Travis is also a performer in the goth metal band Contracult, cultivating a sound that often differs from his more cinematic approach to scoring and composing.
While the siblings now live in Los Angeles, Kevin and Kyra, who’ve been together for nearly four decades, raised them in both New York City and a Connecticut farm (where they still shuffle between today). Kevin initially bought his farm before making Footloose and intended to settle up there himself, although that changed when he met Kyra.
“I’m done”
“She was willing to fold into all that for a while,” he told Esquire recently. “We were living in Connecticut to raise our kids,” and by the time Travis turned six, things switched.
“Kyra went, ‘Guess what?

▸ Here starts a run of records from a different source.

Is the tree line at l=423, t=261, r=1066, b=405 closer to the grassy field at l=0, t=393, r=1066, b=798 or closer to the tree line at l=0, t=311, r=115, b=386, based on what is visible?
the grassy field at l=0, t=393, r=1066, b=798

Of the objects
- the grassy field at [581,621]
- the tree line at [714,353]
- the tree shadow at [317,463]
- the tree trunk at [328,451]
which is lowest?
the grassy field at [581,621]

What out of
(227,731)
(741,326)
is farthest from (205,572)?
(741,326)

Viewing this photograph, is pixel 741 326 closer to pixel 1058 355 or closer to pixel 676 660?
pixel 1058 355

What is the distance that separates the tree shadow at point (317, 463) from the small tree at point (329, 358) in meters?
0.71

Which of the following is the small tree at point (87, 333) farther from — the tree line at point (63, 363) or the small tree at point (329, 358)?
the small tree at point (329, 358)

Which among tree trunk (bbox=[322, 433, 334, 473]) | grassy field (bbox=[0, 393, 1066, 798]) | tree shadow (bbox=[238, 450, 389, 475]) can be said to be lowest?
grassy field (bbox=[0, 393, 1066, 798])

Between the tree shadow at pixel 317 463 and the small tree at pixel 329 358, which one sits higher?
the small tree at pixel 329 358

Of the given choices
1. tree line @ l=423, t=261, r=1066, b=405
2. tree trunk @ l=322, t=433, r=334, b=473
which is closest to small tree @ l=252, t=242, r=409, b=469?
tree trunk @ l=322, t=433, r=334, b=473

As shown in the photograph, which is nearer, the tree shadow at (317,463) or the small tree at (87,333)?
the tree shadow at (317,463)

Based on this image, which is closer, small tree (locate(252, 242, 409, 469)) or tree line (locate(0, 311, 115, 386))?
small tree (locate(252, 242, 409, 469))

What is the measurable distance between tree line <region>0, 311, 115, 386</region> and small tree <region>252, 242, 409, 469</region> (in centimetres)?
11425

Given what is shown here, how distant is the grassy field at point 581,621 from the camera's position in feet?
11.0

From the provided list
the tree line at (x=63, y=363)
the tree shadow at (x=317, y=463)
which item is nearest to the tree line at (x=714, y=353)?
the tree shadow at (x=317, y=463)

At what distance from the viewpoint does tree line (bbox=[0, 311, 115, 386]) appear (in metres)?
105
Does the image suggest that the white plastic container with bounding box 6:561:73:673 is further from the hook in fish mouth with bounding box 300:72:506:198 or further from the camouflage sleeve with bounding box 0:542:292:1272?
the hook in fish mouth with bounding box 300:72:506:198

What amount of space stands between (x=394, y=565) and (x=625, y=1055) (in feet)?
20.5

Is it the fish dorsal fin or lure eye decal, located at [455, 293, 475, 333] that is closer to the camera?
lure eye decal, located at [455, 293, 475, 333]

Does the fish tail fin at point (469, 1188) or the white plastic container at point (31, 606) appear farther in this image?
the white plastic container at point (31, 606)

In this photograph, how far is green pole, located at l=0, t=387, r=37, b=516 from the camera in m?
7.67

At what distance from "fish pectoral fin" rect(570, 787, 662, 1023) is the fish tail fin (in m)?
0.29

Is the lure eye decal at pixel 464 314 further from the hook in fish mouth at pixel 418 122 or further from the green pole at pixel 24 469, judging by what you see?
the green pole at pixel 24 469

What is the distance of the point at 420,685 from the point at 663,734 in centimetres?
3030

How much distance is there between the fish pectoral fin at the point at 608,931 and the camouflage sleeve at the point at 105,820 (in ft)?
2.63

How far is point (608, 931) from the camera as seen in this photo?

I’m done,'” he admitted. “It was reverse Green Acres. She was like, ‘I want to go have lunch with my friends. I want to be able to go to Bergdorf’s.'”
“I’m making her sound very shallow, but she’s not that way at all. Really, she just felt very isolated,” he continued, and after a fight that was described as one of the “biggest” of their lives, he gave Kyra’s idea a try.
“Once again, 100 percent right,” he confessed. “It was the best thing for our children. It was the best thing for our marriage. It was the best thing, even from a real-estate-investment standpoint.”
Family-cum-colleagues
The Bondsman also served as a bonding experience for father and son, over their shared love for horror (the entire family is a fan). The show concerns a murdered bounty hunter who is resurrected by the devil to kill demons who’ve escaped into the mortal world.
“People ask me why I keep returning to horror,” the Crazy, Stupid, Love star shared. “Even when I look at Tremors, a great example of horror comedy, the studio really had no idea how to handle it.”
“And what everyone forgets about that movie, even though it has a soft spot in people’s hearts, especially in the heartland of America, is that it was a bomb. The life it took on was entirely reliant on the explosion of VHS and Blockbuster.”
“They went on to make movie after movie after movie with Tremors, none of which I was in. I was like, ‘I don’t want to make a sequel of a movie that wasn’t a hit. Why would I do that?’ And they said, ‘Well, because we’re going to sell the VHS.’ But I didn’t want to be the star of the video store.”